Activities ->
**A)** For the sermon on 1 Thessalonians 4:13-18 below, say whether each statement agrees with the sermon, answering yes or no and quoting the words that settle it: (i) the sermon says the early believers expected Jesus to return during their own lifetime; (ii) the sermon says Paul taught that the living would rise before those who had died; (iii) the sermon says some believers avoided marriage and family because of their expectation.
**B)** Carry the sermon on 1 Thessalonians 4:13-18 forward from its final sentence.

Supplied passage ->
▬▬▬
“God Is a God Who Comes”

1 Thessalonians 4:13-18

Dr. Robert J. Anderson

November 9, 2014



The occasion of Paul’s words to the people in the Thessalonian church is to address their apprehension.  What happens with the believers who died?


What do we think about those who have died and what will become of them?  Early on the believers, including Paul, believed that Jesus’ return was imminent.  It would happen in their life time.  They were concerned about being too encumbered with the things of this life, that they wouldn’t be able to serve Jesus when he returned.  Some didn’t want to get married or have families for this reason.  It was like they lived each day seeing the light of Jesus’ return just over the horizon, and it would burst forth at any moment.  While they are waiting for Jesus’ return, some of their members died.  What will happen with them?  Will they miss out on the joy of Christ’s return?  They are grieving for their loved ones, and they are afraid that those who died won’t share with them, the living, in the benefits of Christ’s return.


Paul responds to their concerns very pastorally.  Very succinctly he tells them to encourage one another with the hope they all share.  First of all, the hope is in Jesus Christ.  Then he tells a visual story about the return of Christ.  We believe that Jesus died and rose again, and therefore God will bring those who believe in Jesus along with him.  He says that those who died will rise first.  Then those who are alive at the time will be caught up in the clouds together with those who died and meet Christ in the air.  Then together, those who died and those alive at the time of Christ’s return will live the Lord forever.
▬▬▬
Records supplied ->
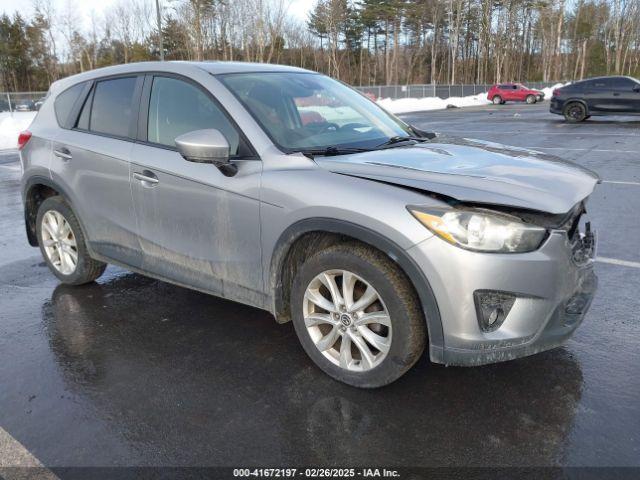  Salvage Mazda Cx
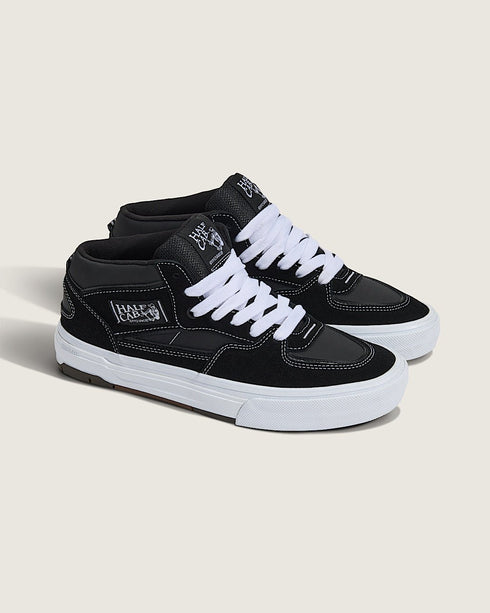 Vans Skate Half Cab Wafflecup - Black / White - Streetart.fr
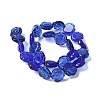 Glass Beads Strands G-B136-C01-2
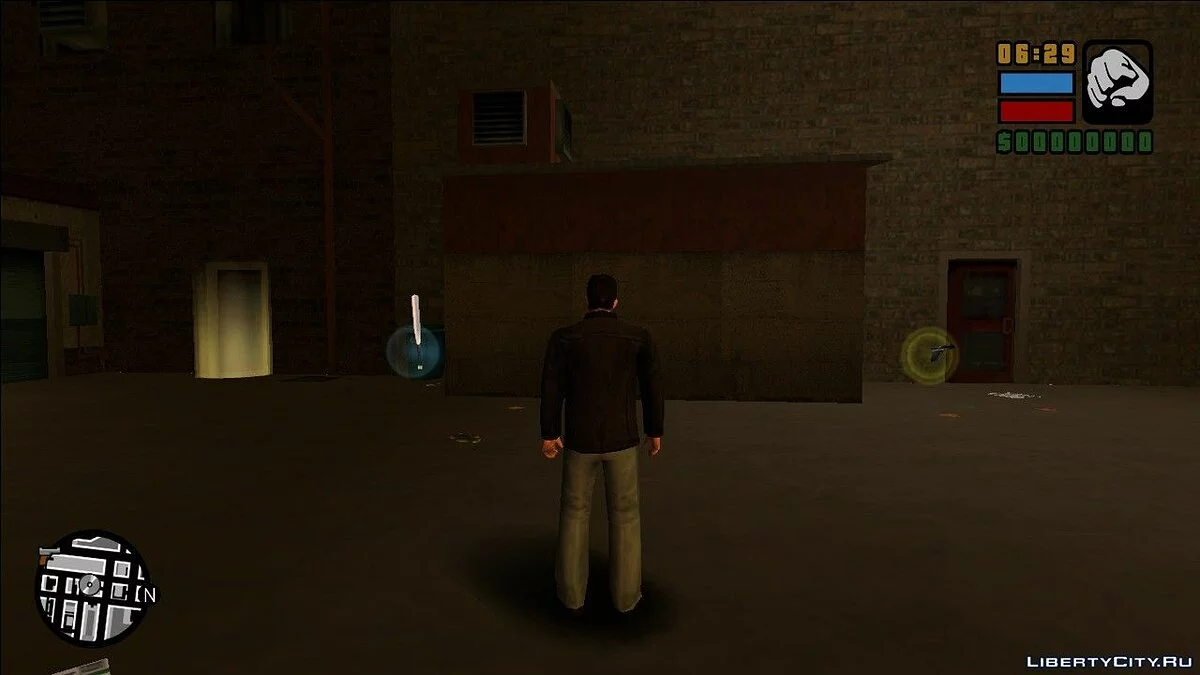 GTA LCS2VP Mod Beta 1.5 - Full Game / GTA Vice City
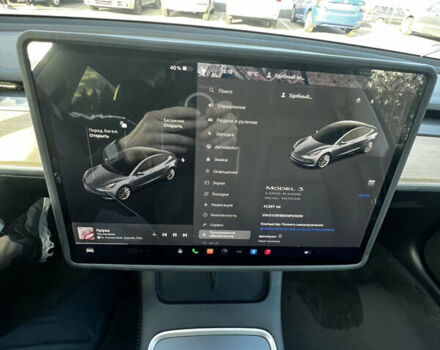 Тесла Модель 3, объемом двигателя 0 л и пробегом 41 тыс. км за 27500 $, фото 16 на Automoto.ua
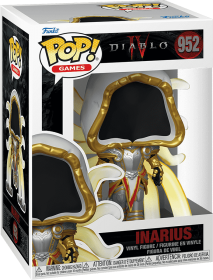 Funko Pop! Games 952: Diablo IV - Inarius Vinyl Figure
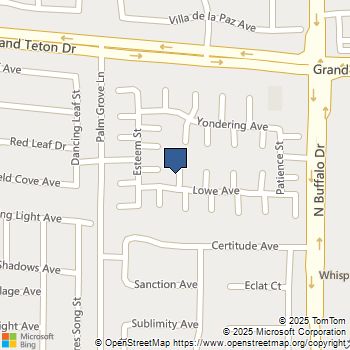 7821 Smokerise Court Las Vegas, NV MLS# 2741744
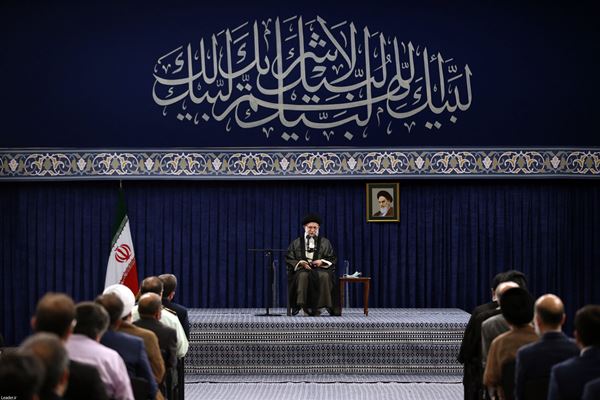 Supreme Leader: Zionists; immediate calamity of Islamic world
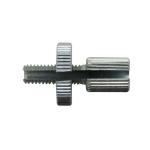 Tendeur de c&acirc;ble ALGI VIS CREUSE VELO DIAM M6 - LONG 20mm FENDUE FREIN 02926000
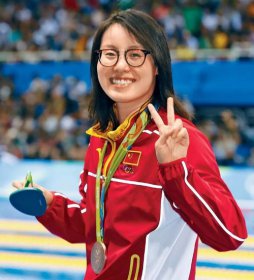 傅園慧為什么不參加東京奧運會？選拔賽時成績被取消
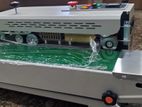 සීලර් යන්ත්‍රය- Continuous band sealer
▬▬▬
List of answers ->
**A)**
(i) Yes: "It would happen in their life time."
(ii) No: "He says that those who died will rise first."
(iii) Yes: "Some didn’t want to get married or have families for this reason."

**B)**
Paul comforts the grieving people with this picture story of Christ’s return.  Far from the dead missing out on the joy and benefits of Christ’s return, they will be the first to experience them!  Those that died before Christ’s return will fully enjoy everything.  There is unity between the living and the dead in Christ.


Paul wrestles with a concept that is beyond his and our ability to put into words.  He does the best he can in creating a word picture/story.  Paul’s concern is comforting people with the hope we have in Christ and the unity that the dead and living will share in the new realm of God.  Paul is not concerned with the details of Christ’s return.  For Paul, the focus is first, last, and always Jesus’ death and resurrection.


People wrestle with what we call the “end times” today just like forever.  They search the scriptures trying to find descriptions of heaven and Christ return that are clear when all that is there is hints of heaven.  It is too bad that people have taken passages like Paul’s in 1 Thessalonians that is meant to be comforting and distort it to conjure up mythical images of Christ’s return that are anything but comforting.  I tried to read the books in the series Left Behind, but I stopped before I completed the fourth book.  I just couldn’t do it anymore.


The book takes Paul’s words of comfort, the unity of the living and dead in Christ, and hope we have in the death and resurrection of Jesus Christ and makes them the image of pain and fear!  A spouse comes home and finds his wife gone, and he is left behind.  Children find their parents gone, and they are left behind.  Parents find their children gone, and they are left behind.


Paul’s words deal with the hope the Christians have in Christ, whether living or dead, when he returns.  And, this is a hope that the world does not share.  His words are not intended to describe in great detail what the second coming will look like, and we should not distort his words to make them.


The God Paul serves and the one we serve is a God who comes.  Classical Christianity asserts that the Advent of Christ happens in a three-fold Parousia(which is the Greek word for coming or arrival.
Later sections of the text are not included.